» SOURCE PASSAGE

Thread poster: Vivien Green

Vivien Green  Identity Verified
United Kingdom
Member (2013)
French to English
Oct 21, 2013

I'd be interested to know how many words you could process in a day or working day when you first started out and how long it took you to substantially increase this? What kind of increase in productivity can a translator expect to achieve in the first five or so years of his or her career? I'm primarily interested in those of you who started in the internet age but feel free to post about your experiences whenever you started.

 

Sheila Wilson  Identity Verified
Spain
Local time: 07:07
Member (2007)
English
+ ...
Good question Oct 21, 2013

I distinctly remember the first few translations: translating was slow, but the proofreading stage was interminable. I just didn't have the confidence to deliver my work. Even when I'd researched every term and hunted down the best synonym for every adjective, I still worried over punctuation. I think I did most of the real work at the rate of about 200 wph, but by the time I'd clicked "SEND" I had barely managed 150 wph.

» DATASET EXCERPT
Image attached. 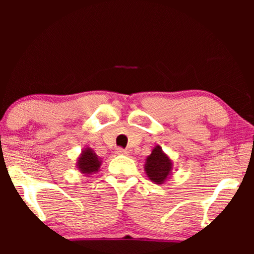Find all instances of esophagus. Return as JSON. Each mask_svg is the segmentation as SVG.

» EXERCISE TASKS
1. In the forum thread, at about what rate does Sheila Wilson say she did most of the real work on her first translations?
2. List the three things Vivien Green asks about in the opening post of the forum thread.
3. Set down the part of the forum thread between "Vivien Green  Identity" and "whenever you started.", inclusive.

» FINAL ANSWERS
1. About 200 wph.

2.
- How many words you could process in a day or working day when you first started out
- How long it took you to substantially increase this
- What kind of increase in productivity a translator can expect to achieve in the first five or so years of his or her career

3.
Vivien Green  Identity Verified
United Kingdom
Member (2013)
French to English
Oct 21, 2013

I'd be interested to know how many words you could process in a day or working day when you first started out and how long it took you to substantially increase this? What kind of increase in productivity can a translator expect to achieve in the first five or so years of his or her career? I'm primarily interested in those of you who started in the internet age but feel free to post about your experiences whenever you started.